Extract fraction and decimal methods.

This is part of a refactor of extractnumber_en, with the ultimate goal of making it easier to maintain and extend (should also improve perf). This is in support of issues-1959. All tests (minus extract_duration, which has not yet been implemented) are passing at this stage.
2019-01-25 21:02:34 -05:00 · 2019-01-25 21:02:34 -05:00 · 8d588743d0
parent 1a176da6b6
commit 8d588743d0
1 changed files with 83 additions and 21 deletions
--- a/mycroft/util/lang/parse_en.py
+++ b/mycroft/util/lang/parse_en.py
@ -104,6 +104,83 @@ _STRING_NUM_EN.update({
 _STRING_SHORT_ORDINAL_EN = _invert_dict(SHORT_ORDINAL_STRING_EN)
 _STRING_LONG_ORDINAL_EN = _invert_dict(LONG_ORDINAL_STRING_EN)

+
+def _extract_fraction(text):
+    """
+    Extract fraction numbers from a string.
+
+    This is a helper function for extractnumber_en. It is not intended
+    to be used on it's own.
+
+    This function handles text such as '2 and 3/4'.
+
+    Notes:
+        While this is a helper for extractnumber_en, it also depends on
+        extractnumber_en, to parse out the components of the fraction.
+
+    Args:
+        text str: The text to parse.
+
+    Returns:
+        int or float
+        None if no fraction value is found.
+
+    """
+    # 2 and 3/4
+    for c in _FRACTION_MARKER:
+        components = text.split(c)
+
+        if len(components) == 2:
+            # ensure first is not a fraction and second is a fraction
+            num1 = extractnumber_en(components[0])
+            num2 = extractnumber_en(components[1])
+            if num1 is not None and num2 is not None \
+                    and num1 >= 1 and 0 < num2 < 1:
+                return num1 + num2
+    return None
+
+
+def _extract_decimal(text):
+    """
+    Extract decimal numbers from a string.
+
+    This is a helper function for extractnumber_en.
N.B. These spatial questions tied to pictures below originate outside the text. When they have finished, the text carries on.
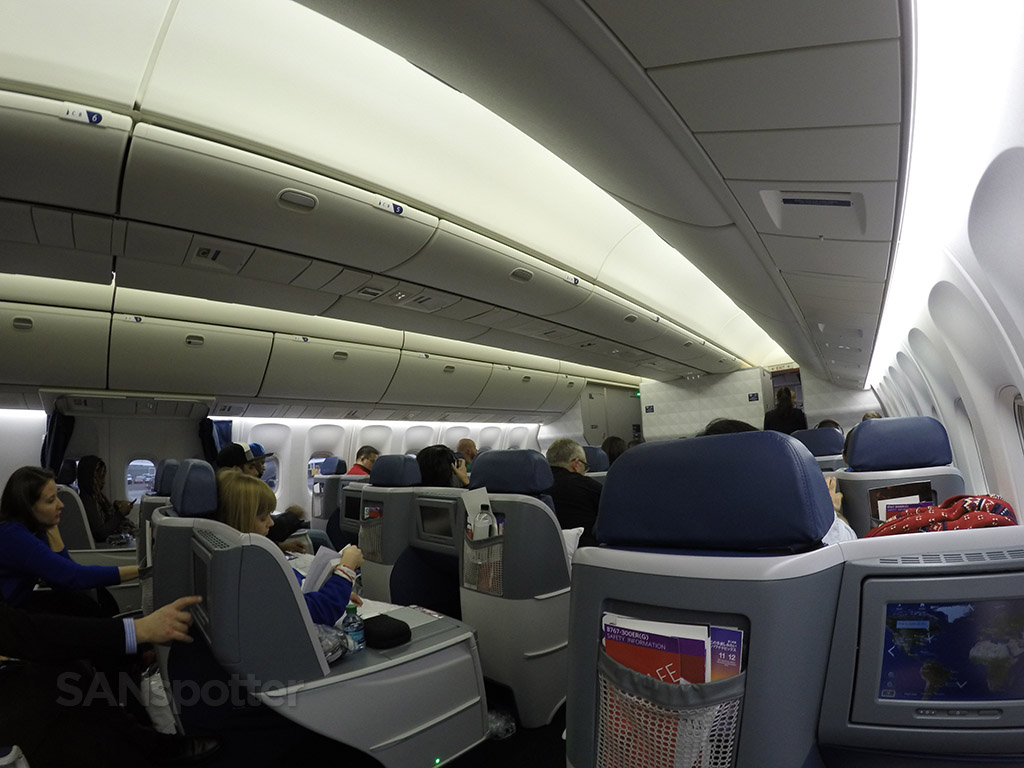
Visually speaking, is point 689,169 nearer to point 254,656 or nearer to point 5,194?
point 254,656

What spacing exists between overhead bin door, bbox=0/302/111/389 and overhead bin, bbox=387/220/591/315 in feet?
12.7

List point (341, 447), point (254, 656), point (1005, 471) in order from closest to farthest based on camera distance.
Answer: point (254, 656) < point (1005, 471) < point (341, 447)

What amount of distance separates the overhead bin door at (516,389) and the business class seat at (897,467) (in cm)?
756

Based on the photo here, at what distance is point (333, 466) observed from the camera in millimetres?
10531

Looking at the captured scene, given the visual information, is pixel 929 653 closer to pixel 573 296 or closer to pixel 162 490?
pixel 573 296

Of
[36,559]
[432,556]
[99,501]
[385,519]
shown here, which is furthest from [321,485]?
[36,559]

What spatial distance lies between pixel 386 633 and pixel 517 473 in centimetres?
144

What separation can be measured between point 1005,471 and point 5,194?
A: 26.0 feet

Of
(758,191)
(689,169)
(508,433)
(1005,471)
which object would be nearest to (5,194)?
(689,169)

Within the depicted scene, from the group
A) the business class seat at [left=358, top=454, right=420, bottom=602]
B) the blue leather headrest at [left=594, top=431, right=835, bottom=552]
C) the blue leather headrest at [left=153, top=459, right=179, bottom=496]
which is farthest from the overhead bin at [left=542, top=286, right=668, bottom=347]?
the blue leather headrest at [left=153, top=459, right=179, bottom=496]

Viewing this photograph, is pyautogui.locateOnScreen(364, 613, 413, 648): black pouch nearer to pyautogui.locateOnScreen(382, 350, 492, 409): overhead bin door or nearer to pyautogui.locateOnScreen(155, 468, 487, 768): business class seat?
pyautogui.locateOnScreen(155, 468, 487, 768): business class seat

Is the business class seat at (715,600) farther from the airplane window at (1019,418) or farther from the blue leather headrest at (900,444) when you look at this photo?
the airplane window at (1019,418)

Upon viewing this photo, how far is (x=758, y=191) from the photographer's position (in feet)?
9.22

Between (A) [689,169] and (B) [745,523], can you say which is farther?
(A) [689,169]
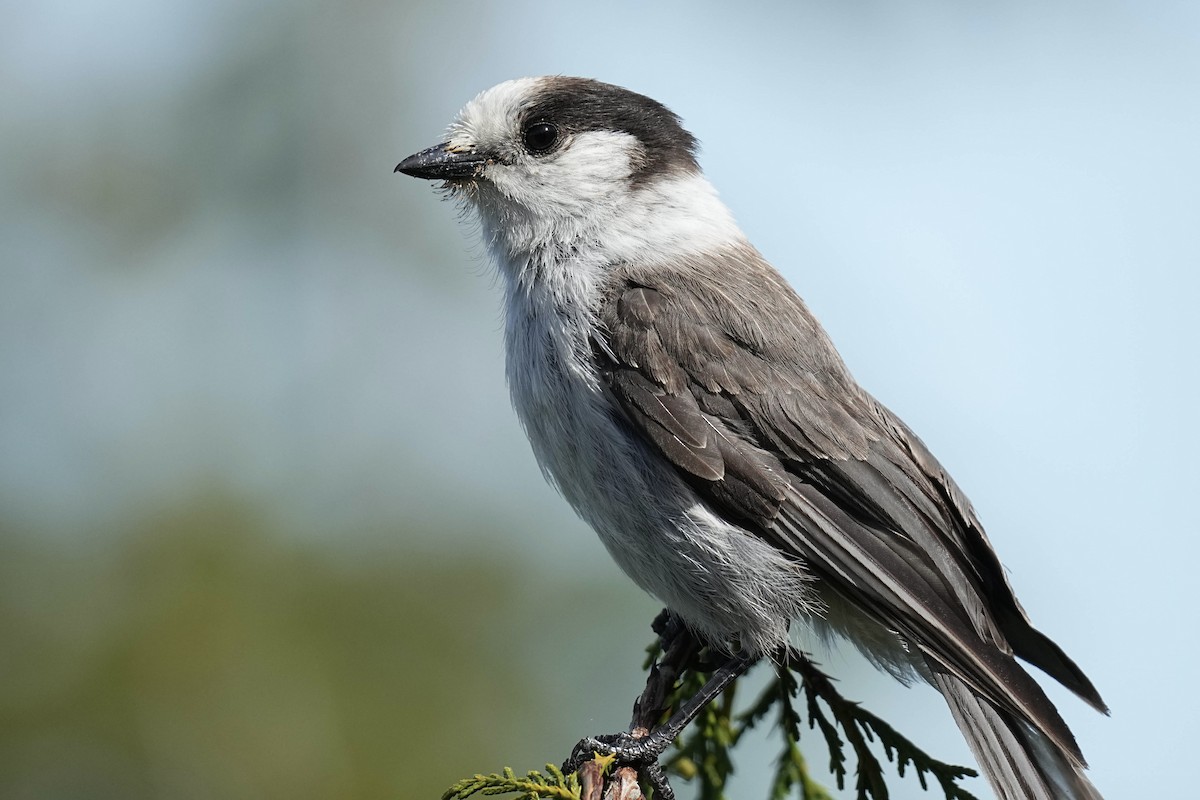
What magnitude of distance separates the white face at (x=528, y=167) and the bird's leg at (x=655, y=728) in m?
1.56

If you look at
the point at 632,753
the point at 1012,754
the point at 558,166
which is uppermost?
the point at 558,166

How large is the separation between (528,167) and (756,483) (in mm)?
1422

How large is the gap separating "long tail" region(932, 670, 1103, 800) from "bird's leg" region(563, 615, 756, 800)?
0.64m

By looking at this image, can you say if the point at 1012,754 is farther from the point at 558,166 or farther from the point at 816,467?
the point at 558,166

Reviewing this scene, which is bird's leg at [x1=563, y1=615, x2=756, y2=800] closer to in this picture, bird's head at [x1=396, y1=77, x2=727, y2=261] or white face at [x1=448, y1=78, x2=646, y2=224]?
bird's head at [x1=396, y1=77, x2=727, y2=261]

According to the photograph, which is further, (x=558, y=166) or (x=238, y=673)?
(x=238, y=673)

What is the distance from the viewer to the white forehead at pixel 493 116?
421 centimetres

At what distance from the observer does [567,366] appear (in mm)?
3699

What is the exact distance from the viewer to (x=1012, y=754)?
11.6 feet

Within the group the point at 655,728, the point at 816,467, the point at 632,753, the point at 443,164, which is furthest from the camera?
the point at 443,164

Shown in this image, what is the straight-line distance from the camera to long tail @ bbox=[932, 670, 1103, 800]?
345cm

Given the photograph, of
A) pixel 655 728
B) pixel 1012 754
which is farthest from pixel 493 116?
pixel 1012 754

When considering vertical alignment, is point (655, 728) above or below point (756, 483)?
below

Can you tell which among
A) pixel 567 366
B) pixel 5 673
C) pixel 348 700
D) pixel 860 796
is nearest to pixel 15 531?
pixel 5 673
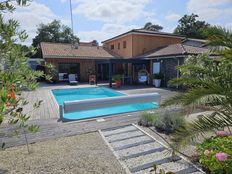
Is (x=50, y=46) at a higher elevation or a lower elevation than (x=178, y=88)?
higher

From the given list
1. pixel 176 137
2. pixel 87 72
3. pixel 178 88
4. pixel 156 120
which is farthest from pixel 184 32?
pixel 176 137

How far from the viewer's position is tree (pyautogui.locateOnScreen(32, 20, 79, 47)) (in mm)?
40281

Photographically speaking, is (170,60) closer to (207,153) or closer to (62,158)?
(207,153)

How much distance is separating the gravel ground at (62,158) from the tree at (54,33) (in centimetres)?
3764

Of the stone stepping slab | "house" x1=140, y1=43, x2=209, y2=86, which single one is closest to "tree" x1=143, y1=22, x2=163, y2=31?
"house" x1=140, y1=43, x2=209, y2=86

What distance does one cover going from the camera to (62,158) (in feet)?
15.3

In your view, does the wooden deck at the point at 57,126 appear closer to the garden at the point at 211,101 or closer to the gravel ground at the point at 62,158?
the gravel ground at the point at 62,158

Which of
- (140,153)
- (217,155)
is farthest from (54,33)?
(217,155)

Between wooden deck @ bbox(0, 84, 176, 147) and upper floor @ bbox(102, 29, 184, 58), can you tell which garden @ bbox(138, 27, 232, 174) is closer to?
wooden deck @ bbox(0, 84, 176, 147)

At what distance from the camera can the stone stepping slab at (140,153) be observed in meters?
4.18

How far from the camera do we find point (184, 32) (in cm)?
4772

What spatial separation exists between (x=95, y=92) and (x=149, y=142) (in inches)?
496

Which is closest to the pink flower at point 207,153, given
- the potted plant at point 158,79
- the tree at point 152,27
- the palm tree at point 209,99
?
the palm tree at point 209,99

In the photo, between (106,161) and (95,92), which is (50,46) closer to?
(95,92)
It is not intended
+    to be used on it's own.
+
+    This function handles text such as '2 point 5'.
+
+    Notes:
+        While this is a helper for extractnumber_en, it also depends on
+        extractnumber_en, to parse out the components of the decimal.
+
+    Args:
+        text str: The text to parse.
+
+    Returns:
+        int or float
+        None if no decimal value is found.
+
+    Args:
+        text str: The text to parse.
+
+    Returns:
+        float
+        None if no decimal value is found.
+
+    """
+    # 2 point 5
+    for c in _DECIMAL_MARKER:
+        components = text.split(c)
+        if len(components) == 2:
+            number = extractnumber_en(components[0])
+            decimal = extractnumber_en(components[1])
+            if number is not None and decimal is not None:
+                # TODO handle number dot number number number
+                if "." not in str(decimal):
+                    return number + float("0." + str(decimal))
+    return None
+
+
 def extractnumber_en(text, short_scale=True, ordinals=False):
    """
    This function extracts a number from a text string,
@ -132,28 +209,13 @@ def extractnumber_en(text, short_scale=True, ordinals=False):
    string_num_scale_en = _invert_dict(string_num_scale_en)
    string_num_scale_en.update(_generate_plurals(string_num_scale_en))

-    # 2 and 3/4
-    for c in _FRACTION_MARKER:
-        components = text.split(c)
+    fraction = _extract_fraction(text)
+    if fraction:
+        return fraction

-        if len(components) == 2:
-            # ensure first is not a fraction and second is a fraction
-            num1 = extractnumber_en(components[0])
-            num2 = extractnumber_en(components[1])
-            if num1 is not None and num2 is not None \
-                    and num1 >= 1 and 0 < num2 < 1:
-                return num1 + num2
-
-    # 2 point 5
-    for c in _DECIMAL_MARKER:
-        components = text.split(c)
-        if len(components) == 2:
-            number = extractnumber_en(components[0])
-            decimal = extractnumber_en(components[1])
-            if number is not None and decimal is not None:
-                # TODO handle number dot number number number
-                if "." not in str(decimal):
-                    return number + float("0." + str(decimal))
+    decimal = _extract_decimal(text)
+    if decimal:
+        return decimal

    aWords = text.split()
    aWords = [word for word in aWords if word not in ["the", "a", "an"]]